### Problem Descripition 

In 2012, URL shortening service Bitly partnered with the US government website USA.gov to provide a feed of anonymous data gathered from users who shorten links ending with .gov or .mil.

The text file comes in JSON format and here are some keys and their description. They are only the most important ones for this task.

|key| description |
|---|-----------|
| a|Denotes information about the web browser and operating system|
| tz | time zone |
| r | URL the user come from |
| u | URL where the user headed to |
| t | Timestamp when the user start using the website in UNIX format |
| hc | Timestamp when user exit the website in UNIX format |
| cy | City from which the request intiated |
| ll | Longitude and Latitude |

### Script Details

All CSV files must have the following columns
- web_browser
        The web browser that has requested the service
- operating_sys
        operating system that intiated this request
- from_url

        The main URL the user came from

    **note**:

    If the retrived URL was in a long format `http://www.facebook.com/l/7AQEFzjSi/1.usa.gov/wfLQtf`

     make it appear in the file in a short format like this `www.facebook.com`
     
    
- to_url

       The same applied like `to_url`
   
- city

        The city from which the the request was sent
    
- longitude

        The longitude where the request was sent
- latitude

        The latitude where the request was sent

- time_zone
        
        The time zone that the city follow
        
- time_in

        Time when the request started
- time_out
        
        Time when the request is ended
        
        
**NOTE** :

Because that some instances of the file are incomplete, you may encouter some NaN values in your transforamtion.

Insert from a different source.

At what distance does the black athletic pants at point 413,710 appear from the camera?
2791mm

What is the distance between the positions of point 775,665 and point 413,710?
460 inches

Make sure that the final dataframes have no NaNs at all.

The Script itself must do the following before and after trasforamtion: 
    
- One positional argument which is the directory path with that have the files.


- One optional argument **-u**. If this argument is passed will maintain the UNIX format of timpe stamp and if not                passed the time stamps will be converted.


- Check if the files have any dublicates in between **checksum** and print a messeage that indicate that.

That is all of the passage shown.